> **Selected text**:
Yohe et al. (2007) assessed the literature on sustainability and climate change.[94] With high confidence, they suggested that up to the year 2050, an effort to cap greenhouse gas (GHG) emissions at 550 ppm would benefit developing countries significantly. This was judged to be especially the case when combined with enhanced adaptation. By 2100, however, it was still judged likely that there would be significant climate change impacts. This was judged to be the case even with aggressive mitigation and significantly enhanced adaptive capacity.

Sharing

One of the aspects of mitigation is how to share the costs and benefits of mitigation policies. There is no scientific consensus over how to share these costs and benefits (Toth et al., 2001).[95] In terms of the politics of mitigation, the UNFCCC's ultimate objective is to stabilize concentrations of GHG in the atmosphere at a level that would prevent "dangerous" climate change (Rogner et al., 2007).[96] There is, however, no widespread agreement on how to define "dangerous" climate change.

> **Task set**:
1 - In the climate mitigation text, what is the UNFCCC's ultimate objective?
2 - Render this sentence from the climate mitigation text in Spanish: "There is, however, no widespread agreement on how to define "dangerous" climate change."
3 - Extend the climate mitigation text by writing the passage that comes after its final sentence.
None of the material after this point is needed for the work here.

> **Scene-based reasoning records**:

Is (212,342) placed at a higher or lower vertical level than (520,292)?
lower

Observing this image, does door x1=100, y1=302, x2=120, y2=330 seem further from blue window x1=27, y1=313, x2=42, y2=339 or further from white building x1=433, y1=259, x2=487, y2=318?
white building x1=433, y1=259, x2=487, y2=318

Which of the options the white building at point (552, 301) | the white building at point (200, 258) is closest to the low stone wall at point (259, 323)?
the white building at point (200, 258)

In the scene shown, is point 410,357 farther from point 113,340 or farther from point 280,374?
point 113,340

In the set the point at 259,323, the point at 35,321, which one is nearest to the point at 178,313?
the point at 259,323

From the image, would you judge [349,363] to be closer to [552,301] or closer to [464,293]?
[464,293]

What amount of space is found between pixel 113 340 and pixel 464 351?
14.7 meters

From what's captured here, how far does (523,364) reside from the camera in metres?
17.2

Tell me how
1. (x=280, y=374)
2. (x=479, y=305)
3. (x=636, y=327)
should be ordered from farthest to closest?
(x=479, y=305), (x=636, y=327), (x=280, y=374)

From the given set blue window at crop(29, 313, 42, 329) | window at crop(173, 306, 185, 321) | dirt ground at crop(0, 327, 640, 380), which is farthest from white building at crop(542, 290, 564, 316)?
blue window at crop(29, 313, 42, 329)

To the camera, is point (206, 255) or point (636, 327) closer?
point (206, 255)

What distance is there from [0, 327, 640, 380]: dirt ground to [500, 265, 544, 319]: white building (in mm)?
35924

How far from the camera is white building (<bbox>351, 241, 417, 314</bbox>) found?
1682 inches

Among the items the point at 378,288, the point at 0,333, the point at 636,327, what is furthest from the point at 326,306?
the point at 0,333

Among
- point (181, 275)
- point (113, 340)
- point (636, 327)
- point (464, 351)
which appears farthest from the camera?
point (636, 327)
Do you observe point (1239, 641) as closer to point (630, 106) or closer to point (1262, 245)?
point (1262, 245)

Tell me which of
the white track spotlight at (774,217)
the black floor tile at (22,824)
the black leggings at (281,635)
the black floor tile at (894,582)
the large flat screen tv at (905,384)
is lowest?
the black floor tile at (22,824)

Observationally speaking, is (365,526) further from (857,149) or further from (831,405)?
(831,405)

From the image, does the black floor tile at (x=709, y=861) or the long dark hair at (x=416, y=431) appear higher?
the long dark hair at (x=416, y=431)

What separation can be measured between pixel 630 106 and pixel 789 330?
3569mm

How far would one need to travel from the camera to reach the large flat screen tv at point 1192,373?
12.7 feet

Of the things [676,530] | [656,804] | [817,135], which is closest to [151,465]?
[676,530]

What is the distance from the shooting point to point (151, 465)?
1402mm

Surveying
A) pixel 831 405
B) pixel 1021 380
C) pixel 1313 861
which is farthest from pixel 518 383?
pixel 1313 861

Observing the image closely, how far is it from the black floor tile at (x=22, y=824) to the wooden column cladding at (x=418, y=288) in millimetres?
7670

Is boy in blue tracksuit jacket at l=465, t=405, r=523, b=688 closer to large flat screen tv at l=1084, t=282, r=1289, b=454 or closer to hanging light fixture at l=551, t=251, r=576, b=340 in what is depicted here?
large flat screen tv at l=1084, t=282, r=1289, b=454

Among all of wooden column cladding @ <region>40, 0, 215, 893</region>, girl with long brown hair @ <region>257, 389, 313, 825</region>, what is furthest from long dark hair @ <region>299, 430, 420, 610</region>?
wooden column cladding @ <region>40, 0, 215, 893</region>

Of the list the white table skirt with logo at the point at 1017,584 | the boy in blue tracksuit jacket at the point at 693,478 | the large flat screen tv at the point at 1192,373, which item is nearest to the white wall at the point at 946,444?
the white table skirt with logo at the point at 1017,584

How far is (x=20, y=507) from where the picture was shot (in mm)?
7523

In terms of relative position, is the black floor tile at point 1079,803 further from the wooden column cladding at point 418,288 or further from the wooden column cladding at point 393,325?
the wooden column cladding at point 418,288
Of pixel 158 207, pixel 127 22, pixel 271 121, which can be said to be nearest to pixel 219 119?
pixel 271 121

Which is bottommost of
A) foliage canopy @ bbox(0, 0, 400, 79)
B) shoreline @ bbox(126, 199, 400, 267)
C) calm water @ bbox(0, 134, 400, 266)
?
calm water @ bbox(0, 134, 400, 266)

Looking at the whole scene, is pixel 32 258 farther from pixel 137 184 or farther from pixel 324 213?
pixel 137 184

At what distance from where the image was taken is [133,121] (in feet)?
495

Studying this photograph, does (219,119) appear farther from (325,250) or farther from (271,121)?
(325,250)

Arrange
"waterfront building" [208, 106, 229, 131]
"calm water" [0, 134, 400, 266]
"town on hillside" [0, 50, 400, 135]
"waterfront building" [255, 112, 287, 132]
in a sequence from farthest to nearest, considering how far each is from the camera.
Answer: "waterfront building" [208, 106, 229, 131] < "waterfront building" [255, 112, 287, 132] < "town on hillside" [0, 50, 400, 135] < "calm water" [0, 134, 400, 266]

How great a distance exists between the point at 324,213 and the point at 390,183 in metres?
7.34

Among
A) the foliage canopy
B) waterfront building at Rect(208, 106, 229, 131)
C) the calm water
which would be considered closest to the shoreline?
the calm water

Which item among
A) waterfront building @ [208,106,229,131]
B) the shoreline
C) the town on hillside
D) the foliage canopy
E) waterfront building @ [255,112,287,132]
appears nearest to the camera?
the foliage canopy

> **The results**:
1 - To stabilize greenhouse gas concentrations in the atmosphere at a level that would prevent "dangerous" climate change.

2 - Sin embargo, no existe un acuerdo generalizado sobre cómo definir el cambio climático «peligroso».

3 -
GHG emissions are an important correlate of wealth, at least at present (Banuri et al., 1996, pp. 91–92).[97] Wealth, as measured by per capita income (i.e., income per head of population), varies widely between different countries. Activities of the poor that involve emissions of GHGs are often associated with basic needs, such as heating to stay tolerably warm. In richer countries, emissions tend to be associated with things like cars, central heating, etc. The impacts of cutting emissions could therefore have different impacts on human welfare according wealth.

Distributing emissions abatement costs

There have been different proposals on how to allocate responsibility for cutting emissions (Banuri et al., 1996, pp. 103–105):[97]

  • Egalitarianism: this system interprets the problem as one where each person has equal rights to a global resource, i.e., polluting the atmosphere.
  • Basic needs and Rawlsian criteria: this system would have emissions allocated according to basic needs, as defined according to a minimum level of consumption. Consumption above basic needs would require countries to buy more emission rights. This can be related to Rawlsian philosophy. From this viewpoint, developing countries would need to be at least as well off under an emissions control regime as they would be outside the regime.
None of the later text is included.